La comitiva presidencial en Washington está compuesta por el director general de la Policía Federal, Andrei Rodrigues, y los ministros Mauro Vieira (Relaciones Exteriores), Wellington César (Justicia y Seguridad Pública), Dario Durigan (Hacienda), Márcio Elias Rosa (Desarrollo, Industria, Comercio y Servicios) y Alexandre Silveira (Minas y Energía).
Disputas
Desde 2025, la relación comercial entre Brasil y Estados Unidos ha enfrentado tensiones por la política arancelaria de Donald Trump, quien ha retomado medidas proteccionistas de su primer mandato.
Las disputas comenzaron con la imposición de aranceles del 25% a las importaciones de acero y aluminio, afectando a Brasil, un importante proveedor de estos productos para el mercado estadounidense.
Las justificaciones presentadas por EE. UU. para estas medidas combinaban argumentos económicos y políticos.
La Corte Suprema de Brasil también fue criticada por sus decisiones judiciales en el caso del expresidente Jair Bolsonaro, involucrado en los actos golpistas que culminaron el 8 de enero de 2023.

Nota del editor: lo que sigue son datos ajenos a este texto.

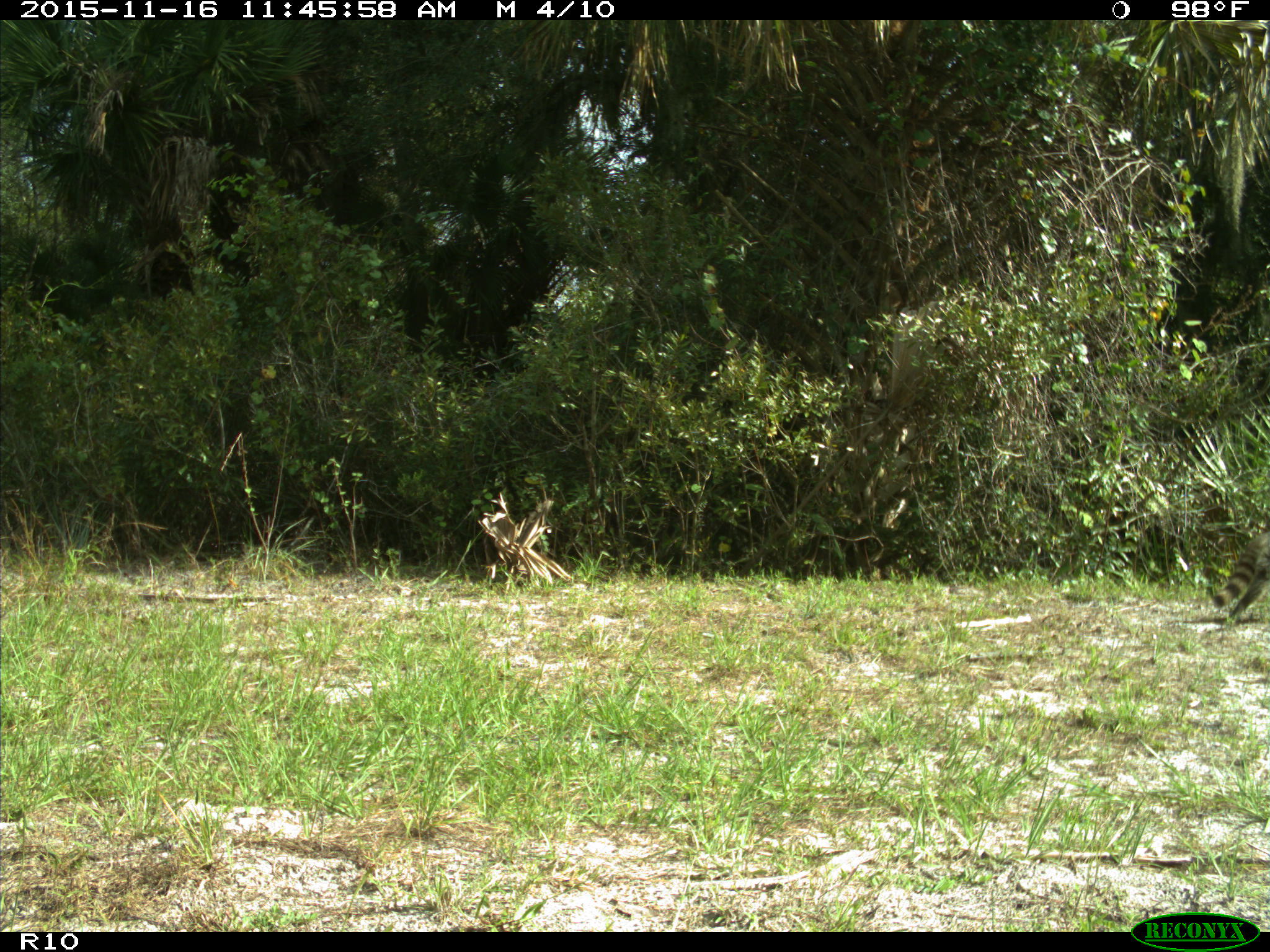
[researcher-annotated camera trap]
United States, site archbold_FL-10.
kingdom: Animalia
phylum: Chordata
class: Mammalia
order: Carnivora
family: Procyonidae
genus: Procyon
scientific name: Procyon lotor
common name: common raccoon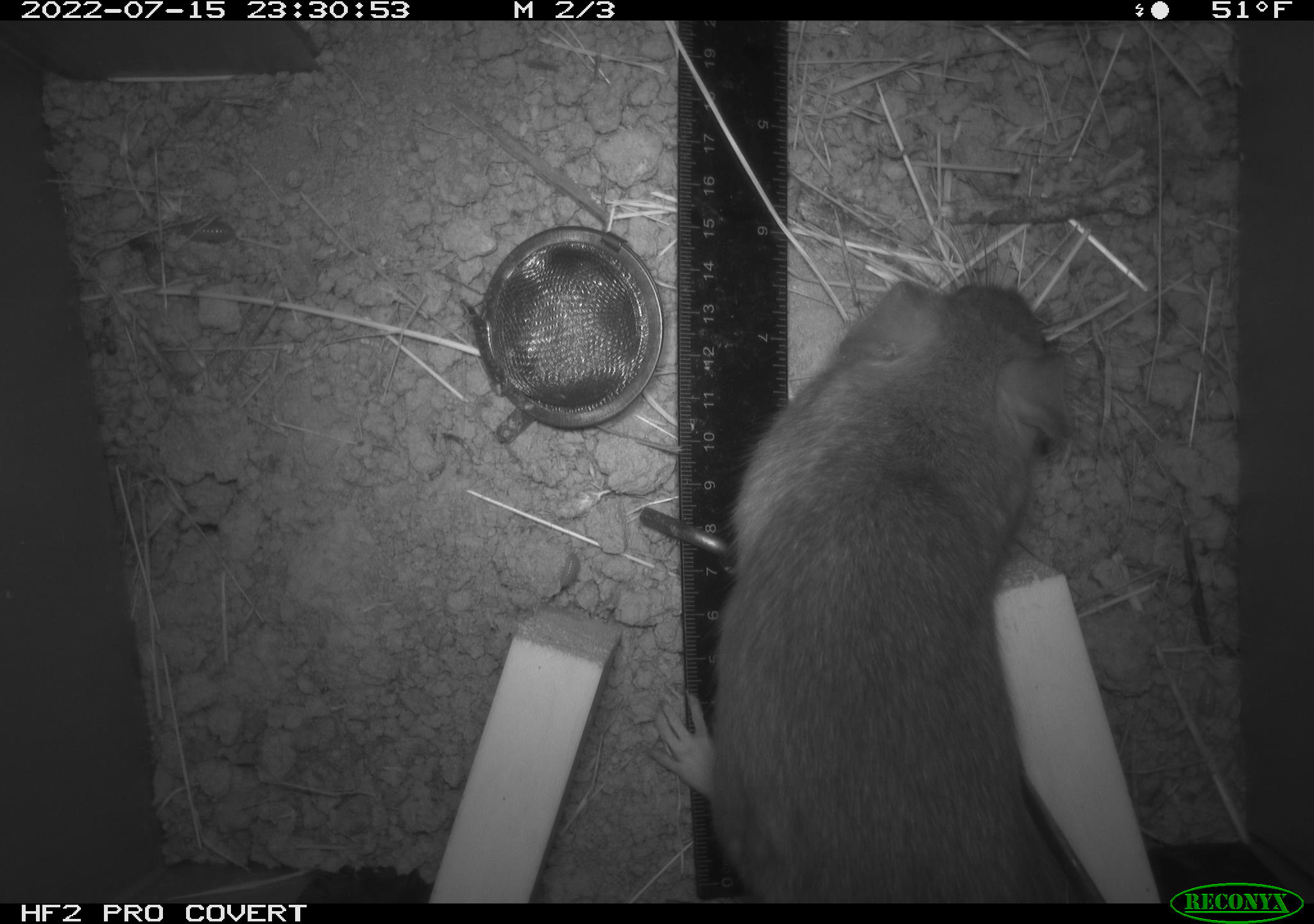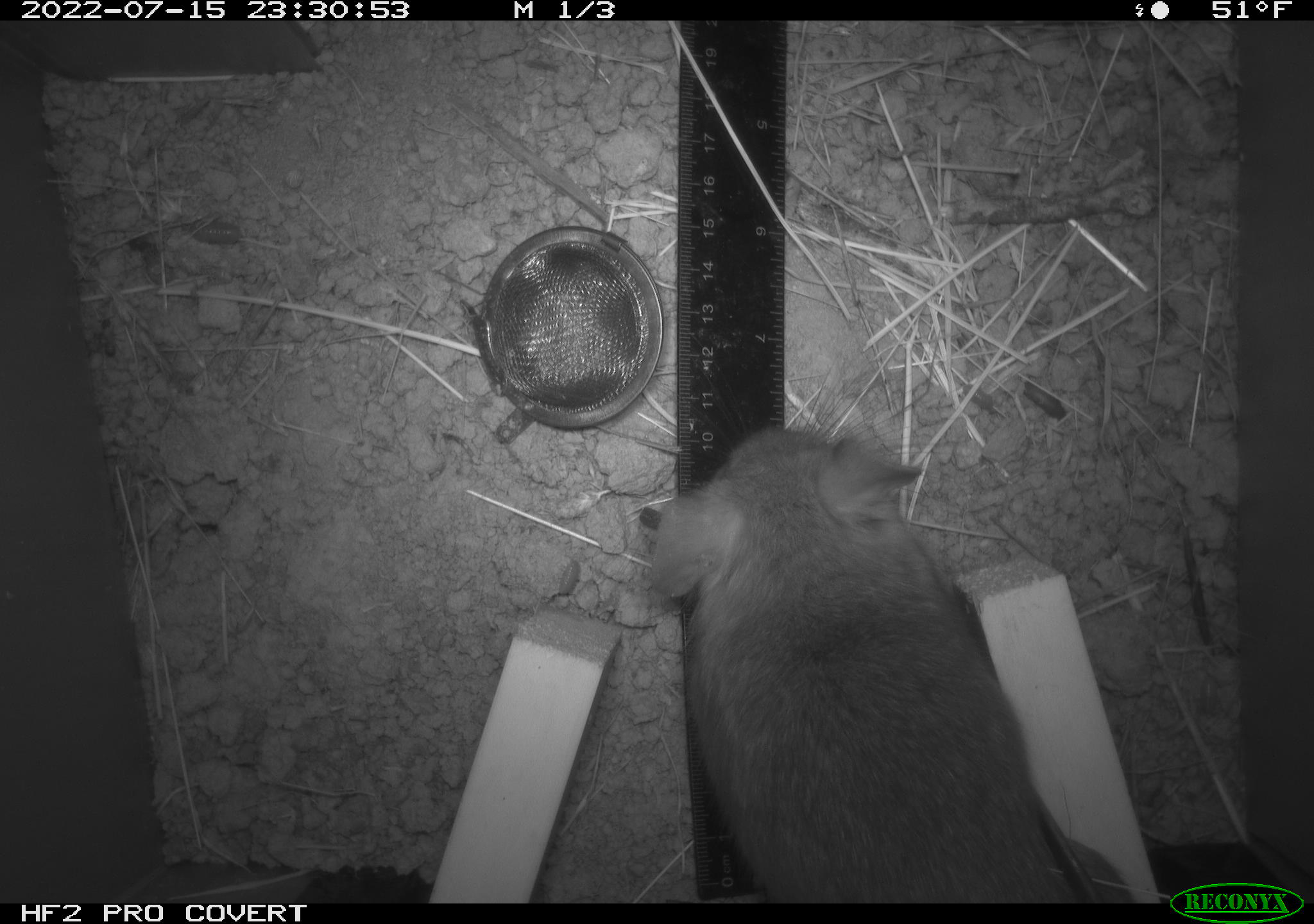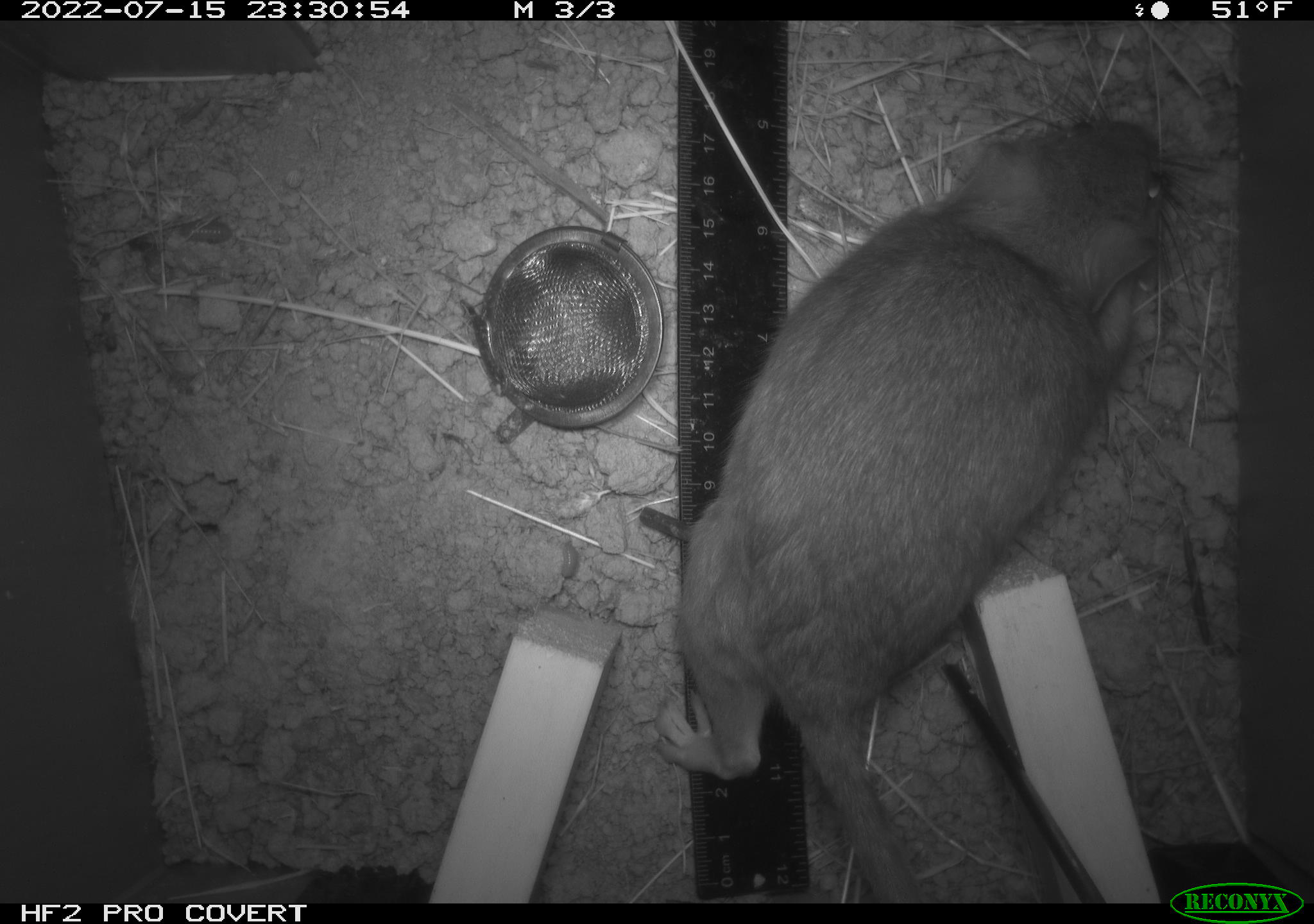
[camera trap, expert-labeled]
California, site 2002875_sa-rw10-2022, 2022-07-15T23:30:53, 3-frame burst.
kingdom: Animalia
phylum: Chordata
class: Mammalia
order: Rodentia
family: Cricetidae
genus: Neotoma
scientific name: Neotoma fuscipes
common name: dusky-footed woodrat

En abril, Estados Unidos impuso aranceles adicionales a varios productos brasileños, alegando falta de reciprocidad comercial. Por su parte, el gobierno brasileño intensificó las negociaciones diplomáticas y luego llevó el asunto ante la Organización Mundial del Comercio (OMC).
Además, Brasil fortaleció algunos de sus instrumentos jurídicos, como las medidas de reciprocidad y represalia, para evitar una nueva escalada por parte del gobierno estadounidense.
A finales de 2025 y principios de este año, Estados Unidos retrocedió parcialmente, excluyendo productos y reemplazando los aranceles con un arancel global temporal de aproximadamente el 10%. Sin embargo, sectores como el acero y el aluminio siguen enfrentando aranceles elevados.